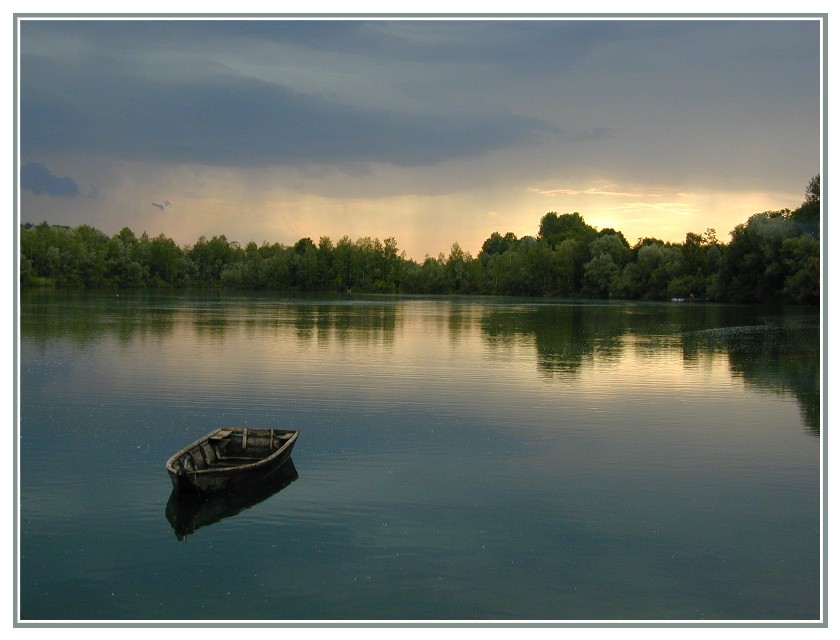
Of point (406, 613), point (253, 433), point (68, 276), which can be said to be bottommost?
point (406, 613)

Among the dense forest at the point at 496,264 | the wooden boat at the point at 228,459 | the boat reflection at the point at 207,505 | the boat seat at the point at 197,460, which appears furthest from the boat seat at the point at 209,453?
the dense forest at the point at 496,264

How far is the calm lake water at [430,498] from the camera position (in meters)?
10.6

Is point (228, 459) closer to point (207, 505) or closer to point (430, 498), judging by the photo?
point (207, 505)

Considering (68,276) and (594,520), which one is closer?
(594,520)

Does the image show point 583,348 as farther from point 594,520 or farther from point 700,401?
point 594,520

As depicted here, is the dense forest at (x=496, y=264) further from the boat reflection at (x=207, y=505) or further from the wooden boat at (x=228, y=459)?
the boat reflection at (x=207, y=505)

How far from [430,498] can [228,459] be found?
4.08 m

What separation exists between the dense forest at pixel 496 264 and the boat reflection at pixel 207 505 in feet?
173

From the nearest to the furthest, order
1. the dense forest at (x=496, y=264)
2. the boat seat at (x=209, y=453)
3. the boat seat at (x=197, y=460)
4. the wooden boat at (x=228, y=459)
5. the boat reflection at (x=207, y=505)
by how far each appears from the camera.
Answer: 1. the boat reflection at (x=207, y=505)
2. the wooden boat at (x=228, y=459)
3. the boat seat at (x=197, y=460)
4. the boat seat at (x=209, y=453)
5. the dense forest at (x=496, y=264)

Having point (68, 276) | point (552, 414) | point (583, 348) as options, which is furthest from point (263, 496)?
point (68, 276)

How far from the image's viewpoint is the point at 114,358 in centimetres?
3394

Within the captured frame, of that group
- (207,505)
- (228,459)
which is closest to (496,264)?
(228,459)

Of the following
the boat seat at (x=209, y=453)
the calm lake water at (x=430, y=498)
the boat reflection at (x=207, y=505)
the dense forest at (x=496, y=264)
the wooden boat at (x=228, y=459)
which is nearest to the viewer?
the calm lake water at (x=430, y=498)
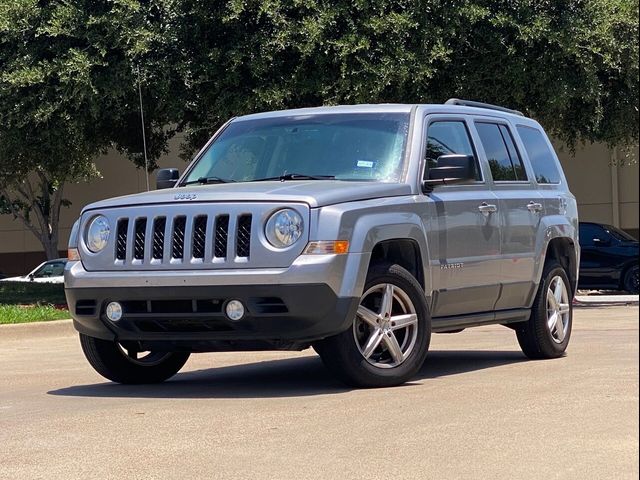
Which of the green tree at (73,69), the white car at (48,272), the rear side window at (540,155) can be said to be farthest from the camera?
the white car at (48,272)

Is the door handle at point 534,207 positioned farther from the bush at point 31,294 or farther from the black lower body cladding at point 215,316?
the bush at point 31,294

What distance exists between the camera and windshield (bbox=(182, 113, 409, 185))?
9.02 m

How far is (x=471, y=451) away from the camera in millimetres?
6016

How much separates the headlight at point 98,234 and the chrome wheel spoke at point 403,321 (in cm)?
197

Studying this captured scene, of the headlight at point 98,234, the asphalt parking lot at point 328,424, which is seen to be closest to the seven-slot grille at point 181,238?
the headlight at point 98,234

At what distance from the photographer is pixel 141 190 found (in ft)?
161

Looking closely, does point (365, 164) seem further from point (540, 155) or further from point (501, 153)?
point (540, 155)

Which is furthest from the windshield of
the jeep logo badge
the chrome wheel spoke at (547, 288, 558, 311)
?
the chrome wheel spoke at (547, 288, 558, 311)

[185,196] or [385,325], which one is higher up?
[185,196]

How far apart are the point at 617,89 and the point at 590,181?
18152 millimetres

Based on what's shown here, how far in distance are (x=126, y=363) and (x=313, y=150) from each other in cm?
203

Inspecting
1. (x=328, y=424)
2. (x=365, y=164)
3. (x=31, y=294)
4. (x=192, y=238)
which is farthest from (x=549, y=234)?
(x=31, y=294)

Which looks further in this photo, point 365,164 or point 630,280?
point 630,280

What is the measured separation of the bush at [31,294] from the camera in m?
22.5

-- -- --

Work to be completed: Please lay out the data as a Markdown table with the columns Row and Data line, starting at the line that contains "Which is furthest from the windshield of" and ending at the last line of the data. Number each row, and skip blank lines.

Final result:
| Row | Data line |
|---|---|
| 1 | Which is furthest from the windshield of |
| 2 | the jeep logo badge |
| 3 | the chrome wheel spoke at (547, 288, 558, 311) |
| 4 | ? |
| 5 | the chrome wheel spoke at (547, 288, 558, 311) |
| 6 | [185,196] or [385,325], which one is higher up? |
| 7 | [185,196] |
| 8 | How far apart are the point at 617,89 and the point at 590,181? |
| 9 | 18152 millimetres |
| 10 | Based on what's shown here, how far in distance are (x=126, y=363) and (x=313, y=150) from each other in cm? |
| 11 | 203 |
| 12 | Inspecting |
| 13 | 1. (x=328, y=424) |
| 14 | 2. (x=365, y=164) |
| 15 | 3. (x=31, y=294) |
| 16 | 4. (x=192, y=238) |
| 17 | which is farthest from (x=549, y=234)? |
| 18 | (x=31, y=294) |
| 19 | Which looks further in this photo, point 365,164 or point 630,280? |
| 20 | point 630,280 |
| 21 | What is the measured separation of the bush at [31,294] from the camera in m? |
| 22 | 22.5 |